I'm generally interested in Table Representation Learning (TRL), with a particular focus on:
  • (Relational) Table Embeddings
  • Generative Models (e.g. LLMs) for Relational Data, e.g. for QA/text2sql, data wrangling, etc
  • Retrieval over Tabular Data sources (data lakes, relational databases)
  • End-to-end (Agentic) Systems for Data Analysis and Data Science over Tabular Data
  • To stay updated on relevant events/updates from the broader git sTRL community, consider joining theTRL Discord, TRL Bluesky, and TRL Mailinglist.

    Selected projects

    The projects below reflect my main research interest. But I enjoy working on other topics too. Check my profile on Google Scholar for my full publication record.

    TARGET Benchmark [TRL@NeurIPS, 2024]
    The first benchmark for evaluating table retrieval methods in generative pipelines (e.g. RAG) over structured data.
    paper | website

    Dataset Search [HILDA@SIGMOD, 2024]
    1) Survey results surfacing why, what, and how is searched for data, open challenges, and system desiderata.
    2) System (tbc).
    1) paper survey

    SchemaPile [SIGMOD 2024]
    A dataset of approximately 221K real-world database schemas extracted from SQL files from GitHub.
    paper | dataset | code

    Observatory [PVLDB, TRL@NeurIPS, 2023]
    1) Framework for analyzing table embeddings based on the relational model, and desiderata for TRL models.
    2) Library for extracting table embeddings on row- column-, cell-level.
    1) analysis paper | 2) library paper | code

    GitTables [SIGMOD, 2023]
    Corpus of 1.7M relational tables extracted from GitHub CSVs. Columns annotated w/ semantic types.
    paper | website | dataset | code | video presentation | slides | podcast

    AdaTyper [CIDR, 2022]
    Adaptive semantic column type detection system focusing on productization in industry contexts.
    paper | video presentation

    Sherlock [KDD, 2019]
    DL method for semantic data type detection of table columns (top-5 MIT Media Lab repos, 2 Aug 23).
    paper | website | code

    VizNet [CHI, 2019]
    Corpus of over 31 million datasets from open data repositories, for benchmarking visualization studies.
    paper | website

    Recent news

  • Launched a Table Representation Learning initiative at ELLIS unit Amsterdam

    Nov 27, 2024

    Very excited to have established the new research theme on Table Representation Learning at ELLIS unit Amsterdam! From this establishment, I will soon organize a monthly seminar and workshops on TRL. The first ELLIS workshop around TRL is on 27 February in Amsterdam!

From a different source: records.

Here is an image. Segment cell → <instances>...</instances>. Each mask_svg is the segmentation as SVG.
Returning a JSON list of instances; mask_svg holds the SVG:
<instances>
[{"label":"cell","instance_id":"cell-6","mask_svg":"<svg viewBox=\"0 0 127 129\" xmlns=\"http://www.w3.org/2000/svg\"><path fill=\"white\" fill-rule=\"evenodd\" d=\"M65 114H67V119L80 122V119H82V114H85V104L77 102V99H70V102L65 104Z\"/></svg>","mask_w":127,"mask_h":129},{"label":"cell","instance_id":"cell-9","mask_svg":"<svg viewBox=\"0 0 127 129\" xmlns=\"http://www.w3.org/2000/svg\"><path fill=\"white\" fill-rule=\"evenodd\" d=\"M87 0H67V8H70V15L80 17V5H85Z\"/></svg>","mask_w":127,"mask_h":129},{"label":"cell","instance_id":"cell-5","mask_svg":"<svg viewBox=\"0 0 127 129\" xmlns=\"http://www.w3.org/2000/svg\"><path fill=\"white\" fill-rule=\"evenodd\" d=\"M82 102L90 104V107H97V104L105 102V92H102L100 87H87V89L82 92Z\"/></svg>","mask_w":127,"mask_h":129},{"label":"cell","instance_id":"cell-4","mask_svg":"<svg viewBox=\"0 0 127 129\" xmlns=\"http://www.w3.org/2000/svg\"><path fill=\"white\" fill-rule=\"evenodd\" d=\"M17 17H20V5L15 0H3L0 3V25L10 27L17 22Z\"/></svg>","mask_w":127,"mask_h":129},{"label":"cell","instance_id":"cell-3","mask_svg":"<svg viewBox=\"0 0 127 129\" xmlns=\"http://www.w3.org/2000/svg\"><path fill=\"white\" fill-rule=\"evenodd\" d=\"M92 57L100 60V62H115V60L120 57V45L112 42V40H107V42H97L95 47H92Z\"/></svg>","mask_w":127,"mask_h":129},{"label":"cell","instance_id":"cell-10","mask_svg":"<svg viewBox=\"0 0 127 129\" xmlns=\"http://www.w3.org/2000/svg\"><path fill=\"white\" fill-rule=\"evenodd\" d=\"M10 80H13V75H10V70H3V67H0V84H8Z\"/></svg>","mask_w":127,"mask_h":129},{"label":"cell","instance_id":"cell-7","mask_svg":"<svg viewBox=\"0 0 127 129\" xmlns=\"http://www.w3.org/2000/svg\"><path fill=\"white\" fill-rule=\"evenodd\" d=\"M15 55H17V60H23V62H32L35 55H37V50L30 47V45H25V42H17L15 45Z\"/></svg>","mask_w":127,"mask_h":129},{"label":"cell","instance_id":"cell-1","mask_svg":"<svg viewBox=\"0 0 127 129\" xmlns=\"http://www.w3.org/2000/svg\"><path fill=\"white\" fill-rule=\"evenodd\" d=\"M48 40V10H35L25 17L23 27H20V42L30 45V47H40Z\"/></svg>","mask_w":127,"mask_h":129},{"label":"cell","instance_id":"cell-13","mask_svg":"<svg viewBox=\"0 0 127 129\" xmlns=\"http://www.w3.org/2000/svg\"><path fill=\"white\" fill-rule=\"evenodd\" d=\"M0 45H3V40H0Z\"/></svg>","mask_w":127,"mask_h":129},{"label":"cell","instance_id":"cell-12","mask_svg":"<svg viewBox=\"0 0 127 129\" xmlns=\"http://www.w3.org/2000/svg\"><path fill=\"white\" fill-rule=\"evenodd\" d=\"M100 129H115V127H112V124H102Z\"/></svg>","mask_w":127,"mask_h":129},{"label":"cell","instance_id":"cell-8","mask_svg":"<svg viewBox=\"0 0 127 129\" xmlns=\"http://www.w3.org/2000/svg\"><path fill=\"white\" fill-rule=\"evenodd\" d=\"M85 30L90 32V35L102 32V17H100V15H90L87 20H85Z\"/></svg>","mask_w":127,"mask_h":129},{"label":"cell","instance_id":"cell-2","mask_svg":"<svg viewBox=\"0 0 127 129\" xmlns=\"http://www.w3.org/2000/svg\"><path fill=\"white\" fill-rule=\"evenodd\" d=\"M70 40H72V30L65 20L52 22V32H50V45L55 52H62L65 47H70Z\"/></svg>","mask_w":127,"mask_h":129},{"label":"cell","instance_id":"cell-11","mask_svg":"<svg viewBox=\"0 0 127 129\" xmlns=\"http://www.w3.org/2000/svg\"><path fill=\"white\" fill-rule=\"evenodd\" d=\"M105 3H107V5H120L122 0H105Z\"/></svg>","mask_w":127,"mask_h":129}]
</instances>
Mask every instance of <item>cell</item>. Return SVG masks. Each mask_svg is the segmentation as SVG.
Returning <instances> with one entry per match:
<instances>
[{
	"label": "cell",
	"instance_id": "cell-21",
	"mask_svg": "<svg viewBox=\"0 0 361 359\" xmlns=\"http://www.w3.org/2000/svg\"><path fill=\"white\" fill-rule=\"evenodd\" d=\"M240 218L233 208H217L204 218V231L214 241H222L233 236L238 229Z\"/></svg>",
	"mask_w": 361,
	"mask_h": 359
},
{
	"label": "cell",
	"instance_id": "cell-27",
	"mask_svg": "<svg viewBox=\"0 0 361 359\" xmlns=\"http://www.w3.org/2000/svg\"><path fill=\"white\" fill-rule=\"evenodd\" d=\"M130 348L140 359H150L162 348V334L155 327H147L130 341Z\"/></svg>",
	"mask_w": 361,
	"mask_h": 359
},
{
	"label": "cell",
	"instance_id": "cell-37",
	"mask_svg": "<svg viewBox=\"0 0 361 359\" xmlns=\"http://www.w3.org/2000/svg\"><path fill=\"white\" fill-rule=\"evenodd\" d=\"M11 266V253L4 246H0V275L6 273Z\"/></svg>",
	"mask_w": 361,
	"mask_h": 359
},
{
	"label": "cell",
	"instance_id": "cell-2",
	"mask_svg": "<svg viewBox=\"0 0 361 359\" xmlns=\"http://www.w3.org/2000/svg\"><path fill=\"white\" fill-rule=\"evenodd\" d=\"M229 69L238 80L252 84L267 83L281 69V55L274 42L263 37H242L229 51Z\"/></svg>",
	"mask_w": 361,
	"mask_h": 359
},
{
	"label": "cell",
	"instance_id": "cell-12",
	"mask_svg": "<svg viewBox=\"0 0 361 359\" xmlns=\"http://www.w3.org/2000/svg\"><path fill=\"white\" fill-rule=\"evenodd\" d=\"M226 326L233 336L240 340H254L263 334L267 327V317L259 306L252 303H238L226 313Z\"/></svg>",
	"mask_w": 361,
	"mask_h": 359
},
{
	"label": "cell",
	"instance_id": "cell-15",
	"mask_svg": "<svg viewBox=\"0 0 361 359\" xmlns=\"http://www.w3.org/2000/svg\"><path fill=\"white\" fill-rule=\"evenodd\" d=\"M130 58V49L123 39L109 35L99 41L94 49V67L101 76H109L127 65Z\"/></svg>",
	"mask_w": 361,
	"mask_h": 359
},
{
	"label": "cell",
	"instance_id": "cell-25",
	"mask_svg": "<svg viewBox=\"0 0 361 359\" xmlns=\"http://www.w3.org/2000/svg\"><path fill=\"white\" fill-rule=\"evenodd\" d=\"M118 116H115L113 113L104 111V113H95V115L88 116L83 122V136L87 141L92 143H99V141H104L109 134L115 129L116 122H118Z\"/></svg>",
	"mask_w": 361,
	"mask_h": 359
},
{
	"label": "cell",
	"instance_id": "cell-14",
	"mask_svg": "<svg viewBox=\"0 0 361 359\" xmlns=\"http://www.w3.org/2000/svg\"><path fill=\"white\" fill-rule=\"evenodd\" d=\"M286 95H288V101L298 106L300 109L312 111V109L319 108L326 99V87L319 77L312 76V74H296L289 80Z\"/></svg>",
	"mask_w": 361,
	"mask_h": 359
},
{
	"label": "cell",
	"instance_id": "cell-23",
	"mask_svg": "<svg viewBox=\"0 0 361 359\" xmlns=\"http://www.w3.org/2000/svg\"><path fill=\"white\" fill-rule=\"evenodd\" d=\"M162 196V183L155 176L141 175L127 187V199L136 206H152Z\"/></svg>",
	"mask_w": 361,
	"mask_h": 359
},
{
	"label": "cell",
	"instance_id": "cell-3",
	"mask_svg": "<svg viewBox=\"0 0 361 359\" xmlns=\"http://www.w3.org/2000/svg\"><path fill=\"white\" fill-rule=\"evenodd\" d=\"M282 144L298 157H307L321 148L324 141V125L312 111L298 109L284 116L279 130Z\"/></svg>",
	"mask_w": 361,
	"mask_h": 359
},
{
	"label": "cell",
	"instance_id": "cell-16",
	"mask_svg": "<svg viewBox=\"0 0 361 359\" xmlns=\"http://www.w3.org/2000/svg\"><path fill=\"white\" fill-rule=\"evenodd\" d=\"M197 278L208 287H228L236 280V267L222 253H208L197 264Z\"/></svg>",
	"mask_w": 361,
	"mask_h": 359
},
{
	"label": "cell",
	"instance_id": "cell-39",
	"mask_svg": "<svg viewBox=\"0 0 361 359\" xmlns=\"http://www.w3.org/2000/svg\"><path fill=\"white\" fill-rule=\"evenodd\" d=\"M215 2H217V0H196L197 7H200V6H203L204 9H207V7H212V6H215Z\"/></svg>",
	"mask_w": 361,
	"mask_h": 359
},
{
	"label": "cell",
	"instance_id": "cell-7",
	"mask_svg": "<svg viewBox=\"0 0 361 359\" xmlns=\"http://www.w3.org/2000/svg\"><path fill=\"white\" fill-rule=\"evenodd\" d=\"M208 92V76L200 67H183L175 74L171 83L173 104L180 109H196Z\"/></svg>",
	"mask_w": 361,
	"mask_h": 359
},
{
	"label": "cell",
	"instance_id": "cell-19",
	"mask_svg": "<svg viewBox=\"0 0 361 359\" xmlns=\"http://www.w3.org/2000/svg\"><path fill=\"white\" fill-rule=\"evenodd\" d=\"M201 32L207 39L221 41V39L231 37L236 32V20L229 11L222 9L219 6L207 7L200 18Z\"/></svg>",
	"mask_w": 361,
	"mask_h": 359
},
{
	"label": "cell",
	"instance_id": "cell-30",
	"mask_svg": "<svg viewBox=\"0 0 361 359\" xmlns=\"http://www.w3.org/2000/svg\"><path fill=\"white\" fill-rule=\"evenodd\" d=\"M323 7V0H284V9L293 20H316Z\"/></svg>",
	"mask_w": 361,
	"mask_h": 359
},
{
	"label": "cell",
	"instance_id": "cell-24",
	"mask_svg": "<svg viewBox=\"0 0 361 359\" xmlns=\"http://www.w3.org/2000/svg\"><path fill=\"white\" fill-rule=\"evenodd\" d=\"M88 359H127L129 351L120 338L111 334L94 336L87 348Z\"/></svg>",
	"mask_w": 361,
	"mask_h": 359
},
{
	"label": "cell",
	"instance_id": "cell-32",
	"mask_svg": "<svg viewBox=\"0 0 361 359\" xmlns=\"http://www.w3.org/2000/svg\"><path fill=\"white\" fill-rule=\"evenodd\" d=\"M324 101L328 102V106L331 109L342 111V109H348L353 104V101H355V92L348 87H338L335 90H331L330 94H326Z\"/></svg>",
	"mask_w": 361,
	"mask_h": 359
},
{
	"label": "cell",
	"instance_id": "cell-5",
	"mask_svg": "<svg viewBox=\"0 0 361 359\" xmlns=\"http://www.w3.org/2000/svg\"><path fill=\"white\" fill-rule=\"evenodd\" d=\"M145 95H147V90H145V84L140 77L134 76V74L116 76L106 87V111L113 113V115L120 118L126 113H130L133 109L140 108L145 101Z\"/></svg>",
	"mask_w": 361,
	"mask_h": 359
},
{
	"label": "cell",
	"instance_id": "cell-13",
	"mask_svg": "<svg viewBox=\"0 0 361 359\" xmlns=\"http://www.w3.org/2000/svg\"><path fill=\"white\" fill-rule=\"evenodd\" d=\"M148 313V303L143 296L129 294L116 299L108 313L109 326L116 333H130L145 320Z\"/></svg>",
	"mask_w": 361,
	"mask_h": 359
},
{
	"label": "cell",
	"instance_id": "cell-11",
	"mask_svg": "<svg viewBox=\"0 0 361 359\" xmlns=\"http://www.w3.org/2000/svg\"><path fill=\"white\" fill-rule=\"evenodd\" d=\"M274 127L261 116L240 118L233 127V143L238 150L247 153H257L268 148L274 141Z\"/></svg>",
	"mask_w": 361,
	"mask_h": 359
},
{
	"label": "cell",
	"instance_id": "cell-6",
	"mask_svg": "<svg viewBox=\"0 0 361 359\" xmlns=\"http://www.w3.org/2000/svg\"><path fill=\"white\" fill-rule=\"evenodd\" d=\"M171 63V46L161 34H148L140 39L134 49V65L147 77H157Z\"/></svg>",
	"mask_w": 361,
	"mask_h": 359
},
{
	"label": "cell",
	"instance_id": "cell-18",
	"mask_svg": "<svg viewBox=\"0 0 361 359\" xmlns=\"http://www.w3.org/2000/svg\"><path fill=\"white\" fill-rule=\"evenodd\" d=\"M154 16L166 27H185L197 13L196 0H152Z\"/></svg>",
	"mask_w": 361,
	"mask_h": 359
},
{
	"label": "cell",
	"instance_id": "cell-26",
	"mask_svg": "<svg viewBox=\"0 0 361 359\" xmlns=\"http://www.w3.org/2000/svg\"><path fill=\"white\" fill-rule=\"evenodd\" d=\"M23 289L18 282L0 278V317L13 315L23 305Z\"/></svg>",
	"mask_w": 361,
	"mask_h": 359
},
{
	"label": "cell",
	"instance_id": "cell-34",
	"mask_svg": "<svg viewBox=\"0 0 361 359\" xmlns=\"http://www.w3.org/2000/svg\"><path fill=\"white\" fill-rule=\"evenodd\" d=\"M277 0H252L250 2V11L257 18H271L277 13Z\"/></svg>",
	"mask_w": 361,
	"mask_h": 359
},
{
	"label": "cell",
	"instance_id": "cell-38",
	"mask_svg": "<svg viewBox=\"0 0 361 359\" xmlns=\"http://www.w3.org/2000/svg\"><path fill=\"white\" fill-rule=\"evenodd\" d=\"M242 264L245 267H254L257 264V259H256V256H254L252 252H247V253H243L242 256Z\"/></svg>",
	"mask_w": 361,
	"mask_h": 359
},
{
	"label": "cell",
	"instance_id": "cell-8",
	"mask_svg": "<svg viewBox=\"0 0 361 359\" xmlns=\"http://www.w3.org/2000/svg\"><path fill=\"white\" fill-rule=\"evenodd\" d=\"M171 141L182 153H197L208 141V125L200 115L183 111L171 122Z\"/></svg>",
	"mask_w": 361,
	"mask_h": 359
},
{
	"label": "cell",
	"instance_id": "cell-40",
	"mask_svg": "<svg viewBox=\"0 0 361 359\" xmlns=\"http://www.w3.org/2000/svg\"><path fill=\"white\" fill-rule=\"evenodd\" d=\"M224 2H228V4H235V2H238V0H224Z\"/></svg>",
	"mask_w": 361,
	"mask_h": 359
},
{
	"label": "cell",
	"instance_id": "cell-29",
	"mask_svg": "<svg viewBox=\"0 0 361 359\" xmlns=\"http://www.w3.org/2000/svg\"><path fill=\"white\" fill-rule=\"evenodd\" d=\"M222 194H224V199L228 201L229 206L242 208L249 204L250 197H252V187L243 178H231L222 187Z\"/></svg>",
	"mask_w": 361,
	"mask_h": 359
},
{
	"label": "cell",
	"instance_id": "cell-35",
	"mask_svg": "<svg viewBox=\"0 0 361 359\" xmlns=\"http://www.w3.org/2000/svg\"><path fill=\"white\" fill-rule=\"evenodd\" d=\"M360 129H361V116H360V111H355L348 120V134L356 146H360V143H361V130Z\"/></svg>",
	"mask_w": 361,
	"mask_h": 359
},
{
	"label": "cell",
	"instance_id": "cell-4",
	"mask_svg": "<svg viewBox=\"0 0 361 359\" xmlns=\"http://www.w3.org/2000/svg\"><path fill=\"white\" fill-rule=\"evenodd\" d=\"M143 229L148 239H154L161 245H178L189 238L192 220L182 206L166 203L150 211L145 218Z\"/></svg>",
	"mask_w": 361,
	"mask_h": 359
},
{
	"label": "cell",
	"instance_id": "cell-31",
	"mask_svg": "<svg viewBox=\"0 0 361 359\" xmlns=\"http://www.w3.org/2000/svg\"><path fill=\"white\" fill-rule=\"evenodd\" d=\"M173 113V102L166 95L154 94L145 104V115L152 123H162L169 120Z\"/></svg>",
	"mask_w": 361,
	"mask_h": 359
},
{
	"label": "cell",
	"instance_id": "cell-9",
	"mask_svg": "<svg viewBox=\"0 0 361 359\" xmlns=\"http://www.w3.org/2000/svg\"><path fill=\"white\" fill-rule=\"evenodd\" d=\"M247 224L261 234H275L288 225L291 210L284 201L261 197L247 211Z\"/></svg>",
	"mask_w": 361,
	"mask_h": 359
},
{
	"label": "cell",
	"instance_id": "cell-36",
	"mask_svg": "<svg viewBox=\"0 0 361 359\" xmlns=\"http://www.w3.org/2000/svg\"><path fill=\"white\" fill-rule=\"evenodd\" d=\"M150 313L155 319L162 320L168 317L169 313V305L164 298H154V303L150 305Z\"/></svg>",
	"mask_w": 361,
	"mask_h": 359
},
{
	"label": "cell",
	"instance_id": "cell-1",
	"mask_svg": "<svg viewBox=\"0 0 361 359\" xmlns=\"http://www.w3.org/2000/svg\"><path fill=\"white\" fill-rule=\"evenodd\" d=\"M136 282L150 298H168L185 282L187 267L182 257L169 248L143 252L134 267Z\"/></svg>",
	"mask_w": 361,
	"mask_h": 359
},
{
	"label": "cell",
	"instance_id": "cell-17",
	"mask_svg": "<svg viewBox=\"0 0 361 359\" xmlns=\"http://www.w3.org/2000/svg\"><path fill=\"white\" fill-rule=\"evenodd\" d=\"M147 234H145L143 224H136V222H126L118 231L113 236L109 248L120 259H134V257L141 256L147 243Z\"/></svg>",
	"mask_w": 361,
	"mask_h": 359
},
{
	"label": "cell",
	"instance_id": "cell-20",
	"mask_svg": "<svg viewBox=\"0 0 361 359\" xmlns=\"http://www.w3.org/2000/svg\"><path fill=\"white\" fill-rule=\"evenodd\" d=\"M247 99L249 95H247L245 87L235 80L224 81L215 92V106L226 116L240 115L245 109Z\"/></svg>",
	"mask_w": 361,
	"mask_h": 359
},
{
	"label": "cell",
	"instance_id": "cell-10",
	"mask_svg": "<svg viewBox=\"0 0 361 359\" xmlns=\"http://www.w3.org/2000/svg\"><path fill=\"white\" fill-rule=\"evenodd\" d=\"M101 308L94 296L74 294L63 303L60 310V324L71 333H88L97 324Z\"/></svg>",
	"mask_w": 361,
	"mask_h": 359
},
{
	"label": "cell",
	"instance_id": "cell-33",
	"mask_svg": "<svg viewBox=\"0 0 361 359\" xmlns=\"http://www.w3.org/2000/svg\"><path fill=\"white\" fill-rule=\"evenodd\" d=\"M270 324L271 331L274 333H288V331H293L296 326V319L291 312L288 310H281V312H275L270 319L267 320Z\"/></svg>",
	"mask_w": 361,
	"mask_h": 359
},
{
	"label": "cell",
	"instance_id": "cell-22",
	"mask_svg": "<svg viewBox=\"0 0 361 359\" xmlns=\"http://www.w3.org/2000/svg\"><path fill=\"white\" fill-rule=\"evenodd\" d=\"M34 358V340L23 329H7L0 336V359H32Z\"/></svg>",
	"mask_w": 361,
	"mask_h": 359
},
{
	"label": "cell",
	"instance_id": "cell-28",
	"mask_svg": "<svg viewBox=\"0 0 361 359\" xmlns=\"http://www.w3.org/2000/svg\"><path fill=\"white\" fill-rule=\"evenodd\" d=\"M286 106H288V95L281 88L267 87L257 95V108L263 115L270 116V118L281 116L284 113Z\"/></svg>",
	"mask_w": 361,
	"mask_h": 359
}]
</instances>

  • Joined the ELLIS society

    Aug 27, 2024

    As I am moving back from the Bay Area to Amsterdam – permanently, this time :) – I am very excited to become member of the European Laboratory for Learning and Intelligent Systems (ELLIS) society, and strengthen the roots of my research around TRL in Europe. Expect some “TRL in Europe” initatives to come soon..!

  • Table Representation Learning workshop @ NeurIPS 2024

    Aug 26, 2024

    Excited to organize the third edition of the Table Representation Learning workshop at NeurIPS 2024! Besides hosting the latest work on models/performance/applications of representation learning and generative models over tables (looking forward!), we’ll have some exciting announcements to share with the TRL community..

  • SIGMOD recap!

    Jun 20, 2024

    Attended SIGMOD in Chile! It was fun and busy, Santiago was lovely. Co-organized the DEEM workshop and presented the survey on dataset search in practice at HILDA. Generally, discussions and talks about retrieval, (structured) data semantics, and vector databases had my particular interest this year.

  • Awarded AiNed Fellowship Grant funding 5-year research project at CWI

    Mar 20, 2024

    Thrilled to share that I’m awarded the AiNed Fellowship Grant (worth $1M) to lead the 5-year DataLibra research project at CWI in Amsterdam starting fall 2024. DataLibra is focused on democratizing insight retrieval from structured data through representation learning and generative models for relational tables.